PASSAGENS
Yang Chao, Lu cheng, China, 2004

O primeiro longa-metragem de Yang Chao revela talento. É o mínimo dizer, ele controla a arte dos deslocamentos lentos para a tela, filtra a poesia dos personagens através destes movimentos, e tem um senso inato de filmar paisagens e compor seu quadro. Dito tudo isso, ele tem um problema a resolver, que Passagens evidentemente não resolve. Trata-se de um filme parasita de uma outra estética, estética essa que Yang conhece e reverencia em sua estréia no longa. A estética é a de Jia Zhang-ke (Plataforma, mas principalmente Prazeres Desconhecidos) e a homenagem é a colocação de uma motocicleta que morre e, no meio da estrada não consegue mais dar a partida (penúltimo plano de Prazeres Desconhecidos).
Não que devamos culpar previamente Passagens por ser uma cópia, uma estética de segunda mão. Claramente ele parece querer desenvolver alguma coisa para além disso. E, em todo caso, não é a simples estética emprestada que faz do filme um projeto limitado; é acima de tudo a maneira como uma maestria precoce parece fechar seu filme dentro de um universo plácido dos signos, todos controlados demais, domesticados e absolutamente
autoconscientes de sua significação, em contraposição à selvageria histórica e artística dos filmes de Jia. É aí que a comparação se faz necessária e Passagens perde.

Passagem para a legalidade. Ao contrário dos três primeiros filmes de Jia Zhang-ke (Xiao Wu, seu primeiro, ainda permanece inexibido no país em festivais), todos clandestinos, Passagens é um filme produzido segundo os trâmites do governo oficial. A metáfora é fácil, mas a tela confirma: as imagens do filme não deixam de reproduzir uma certa submissão didática aos preceitos do governo, um certo espírito de bedel que paira sobre a cabeça de seus personagens, a ponto às vezes de servir como propaganda institucional pura saída da boca dos protagonistas ("Nós devemos voltar pra escola e fazer o vestibular, só estudando teremos mais chances para o futuro"). Mais uma vez, o processo de parasitagem é feito mais para explicar do que para confundir, mais para assentar do que para instalar fluxos. Ao no future de Prazeres Desconhecidos, Passagens parece querer acrescentar o capítulo final de esperança que diz some future.

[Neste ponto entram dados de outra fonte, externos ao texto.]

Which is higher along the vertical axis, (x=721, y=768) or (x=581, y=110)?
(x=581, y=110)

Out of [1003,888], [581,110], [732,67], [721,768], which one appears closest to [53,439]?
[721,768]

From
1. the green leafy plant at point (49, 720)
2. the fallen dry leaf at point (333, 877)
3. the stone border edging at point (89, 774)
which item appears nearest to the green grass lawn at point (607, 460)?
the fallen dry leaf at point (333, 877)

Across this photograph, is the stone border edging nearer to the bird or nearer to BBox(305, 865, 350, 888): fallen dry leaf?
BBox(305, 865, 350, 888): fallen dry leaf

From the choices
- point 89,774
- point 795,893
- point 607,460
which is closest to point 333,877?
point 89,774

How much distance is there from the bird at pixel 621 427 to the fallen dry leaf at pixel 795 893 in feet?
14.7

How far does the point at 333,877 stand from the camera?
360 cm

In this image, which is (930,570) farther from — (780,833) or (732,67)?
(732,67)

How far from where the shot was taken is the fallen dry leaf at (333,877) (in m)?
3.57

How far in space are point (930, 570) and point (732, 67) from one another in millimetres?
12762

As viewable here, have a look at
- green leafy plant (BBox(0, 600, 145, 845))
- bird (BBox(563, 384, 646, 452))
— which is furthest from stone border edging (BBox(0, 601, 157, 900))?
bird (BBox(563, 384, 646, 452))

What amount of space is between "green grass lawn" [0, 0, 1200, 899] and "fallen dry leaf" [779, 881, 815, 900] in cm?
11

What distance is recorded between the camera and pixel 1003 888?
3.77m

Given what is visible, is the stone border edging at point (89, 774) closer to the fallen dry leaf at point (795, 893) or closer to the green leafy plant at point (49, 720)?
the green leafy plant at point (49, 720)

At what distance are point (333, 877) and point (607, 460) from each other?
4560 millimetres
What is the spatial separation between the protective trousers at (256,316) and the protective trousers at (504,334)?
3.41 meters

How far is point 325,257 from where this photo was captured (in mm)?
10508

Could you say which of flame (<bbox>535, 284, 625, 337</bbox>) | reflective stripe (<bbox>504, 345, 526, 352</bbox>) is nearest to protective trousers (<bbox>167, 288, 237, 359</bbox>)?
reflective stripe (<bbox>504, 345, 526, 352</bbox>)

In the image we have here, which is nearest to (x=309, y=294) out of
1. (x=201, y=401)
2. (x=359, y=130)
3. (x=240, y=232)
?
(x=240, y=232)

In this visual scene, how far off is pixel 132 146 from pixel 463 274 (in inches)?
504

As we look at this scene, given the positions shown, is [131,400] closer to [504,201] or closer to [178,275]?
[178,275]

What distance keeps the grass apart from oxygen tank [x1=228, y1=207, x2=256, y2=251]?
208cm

Tirando, no entanto, os lados institucional e parasitário do projeto, Passagens consegue nos cativar bons momentos de cinema. Sobretudo no começo. Inicialmente, o que motiva a primeira viagem do casal de amigos, e aquela que vai desencadear as outras, é um desses empreendimentos claramente picaretas à moda Amway, só que com cogumelos. Eles comprariam um kit, fariam a criação, e em seguida os venderiam para a mesma companhia a preços polpudos. Logo que eles chegam à cidade, um dos moradores zomba da idéia deles, dizendo com todas as letras que trata-se da maior picaretagem. A maneira que, a partir daí, os dois perambulam pela cidade e aceitam entrar no jogo picareta por simples falta de perspectiva melhor mostra a extrema penúria dos jovens adolescentes para se estabelecerem fora do colégio: mais vale uma esperança (que, naturalmente, vai ser frustrada) do que um deserto completo. Nesse jogo de vai-e-vem em que se constitui Passagens, nas idas e nos retornos para casa, eles encontram com uma série de personagens: uma gangue de bandidos, um mendigo louco que cai da ponte, uma funcionária que trabalha enganando os outros. Todos eles servem para espelhar, de alguma forma a situação deles. Uma vez na estrada, o caminho do jovem Si Xu vai se tornar o mesmo do mendigo? Sua amiga se tornará a funcionária? Entre nenhum morto e nenhum ferido, o filme, claro, revela mais uma vez sua condição de meio-termo e decide dividir a partilha: um volta pra casa, outro fica na estrada.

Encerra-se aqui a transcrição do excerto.